Он одной рукой освободился от портупеи и положил ее на стол, рядом с пистолетом.
«Вон Гришка-телефонист, что табаком приторговывает, ему все равно, еврей он или нет, и всем, похоже, на его палитру наплевать. Но Гришка – другое дело, Гришка – собиратель голосов, и только после – потомок Авраама и Иакова».
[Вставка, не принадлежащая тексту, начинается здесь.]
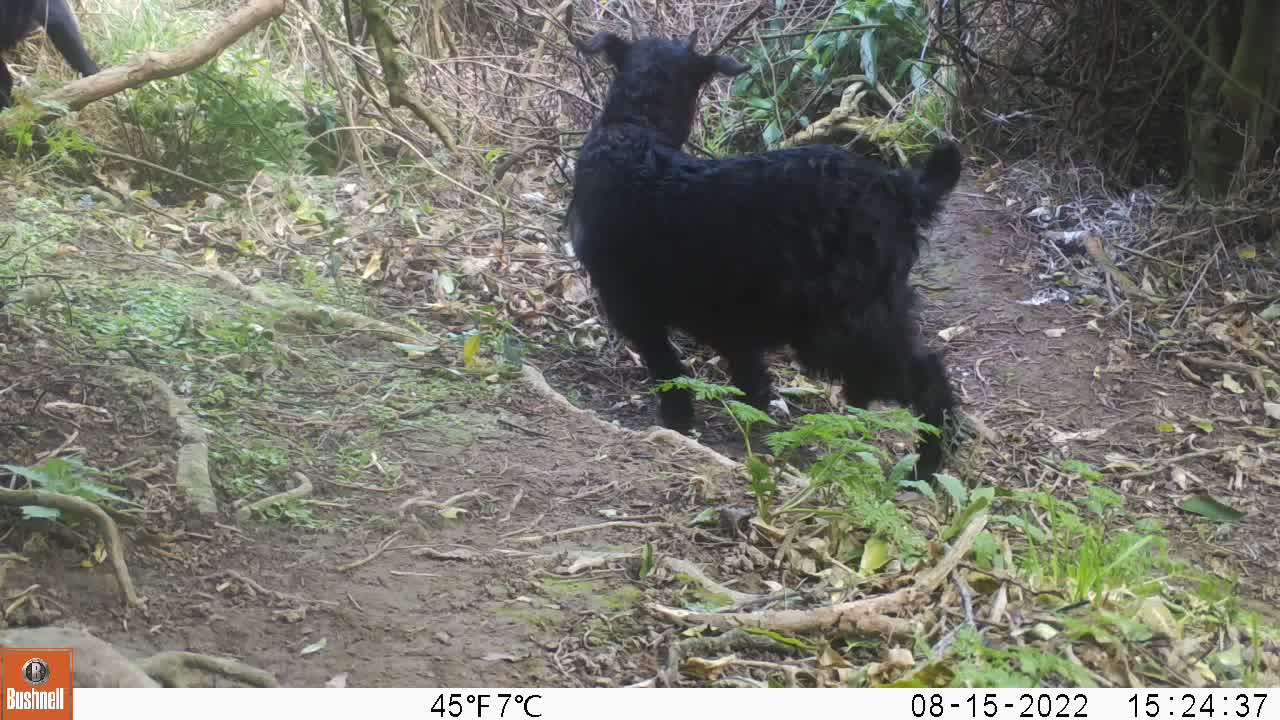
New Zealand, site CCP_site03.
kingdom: Animalia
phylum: Chordata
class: Mammalia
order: Artiodactyla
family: Bovidae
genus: Capra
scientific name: Capra hircus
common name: goat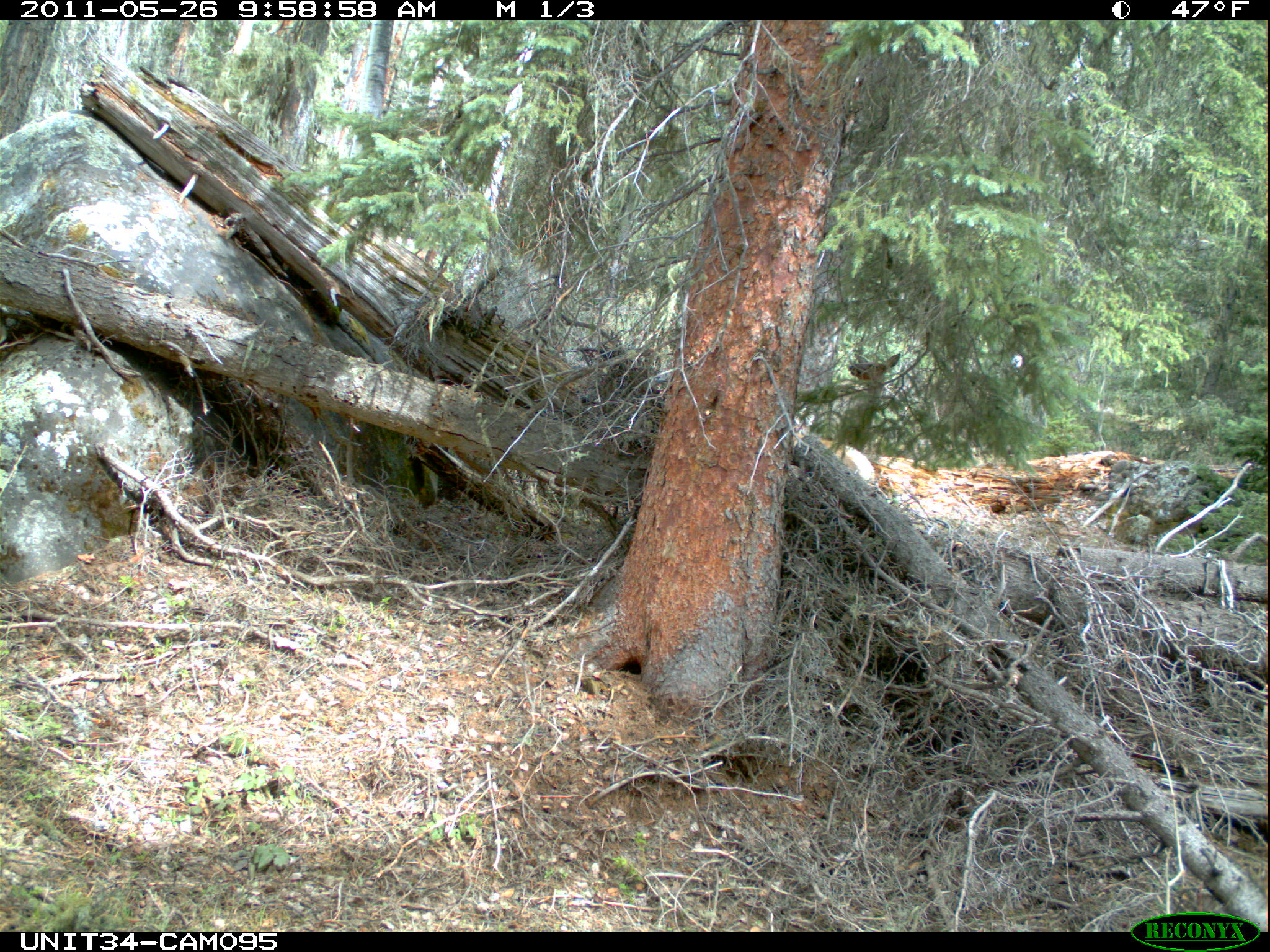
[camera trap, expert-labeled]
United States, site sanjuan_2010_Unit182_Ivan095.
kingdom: Animalia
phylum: Chordata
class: Mammalia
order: Artiodactyla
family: Cervidae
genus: Cervus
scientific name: Cervus elaphus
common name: red deer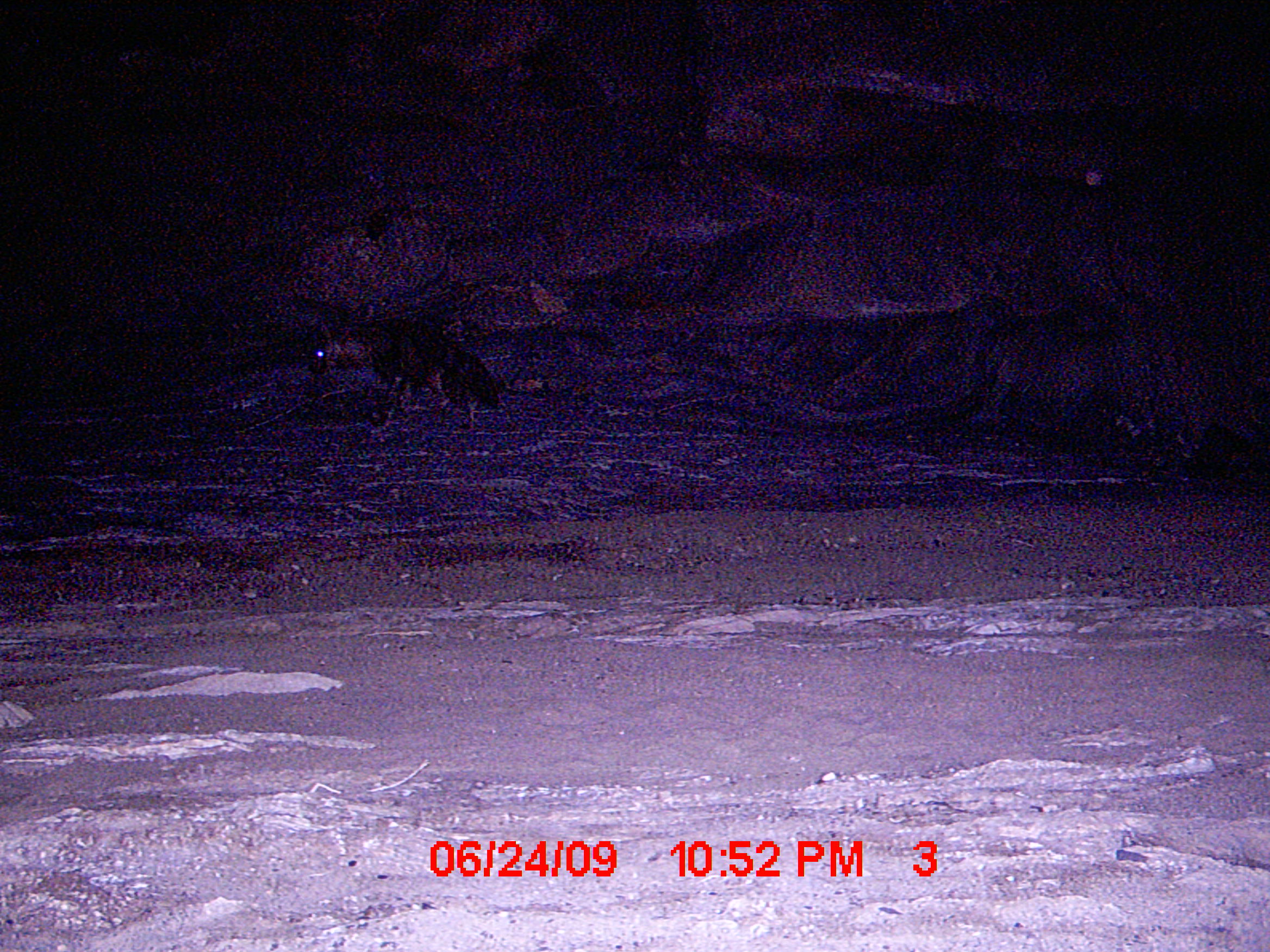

Все то время, что комиссар задавался этим с детства волновавшим его вопросом, Нюра не сводила с него глаз. А он словно не замечал ее, словно уже один был на краю пестрого мира.
Только Ефимыч кожанку снимать, она:
– Погоди, жидок, подсоблю… – и подлетела, и соском твердым в комиссарово плечо ткнулась, а сама душистая, и с кислинкой юной. Колышется девка вся, сосредоточенная на одном ей известном, комиссара совсем в угол загнала.
Только он на лавку кожанку бросил свою, только на гимнастерке верхние пуговицы отсчитал, сделав серьезным и строгим лицо, как явился, скрипя половицами, обладатель паточного голоса – очень странный господин, виртуозно сочетавший в одном костюме полоску и клетку.
Господин был так крепко надушен, что это немедленно почувствовали и тяжело дышавшая Нюра, и комиссар, и только что очнувшаяся ото сна муха.
– Анна Евдокимовна, так вот вы где, душечка!..
Увидев комиссара, спохватился, по-офицерски стукнул каблуками двухцветных, английской марки ботинок, имевших весьма плачевный вид, и выплюнул горько-вкусную тростинку в сторону ведра. (Вероятно, намеревался попасть в него, да промахнулся.)
– Белоцерковский, – представился щеголь, – Родион Аркадьевич.
Нюра, едва сдерживая себя от нарастающего недовольства, даже не позволила комиссару представиться в ответ:
– Давно не видели вас, Родион Аркадьевич.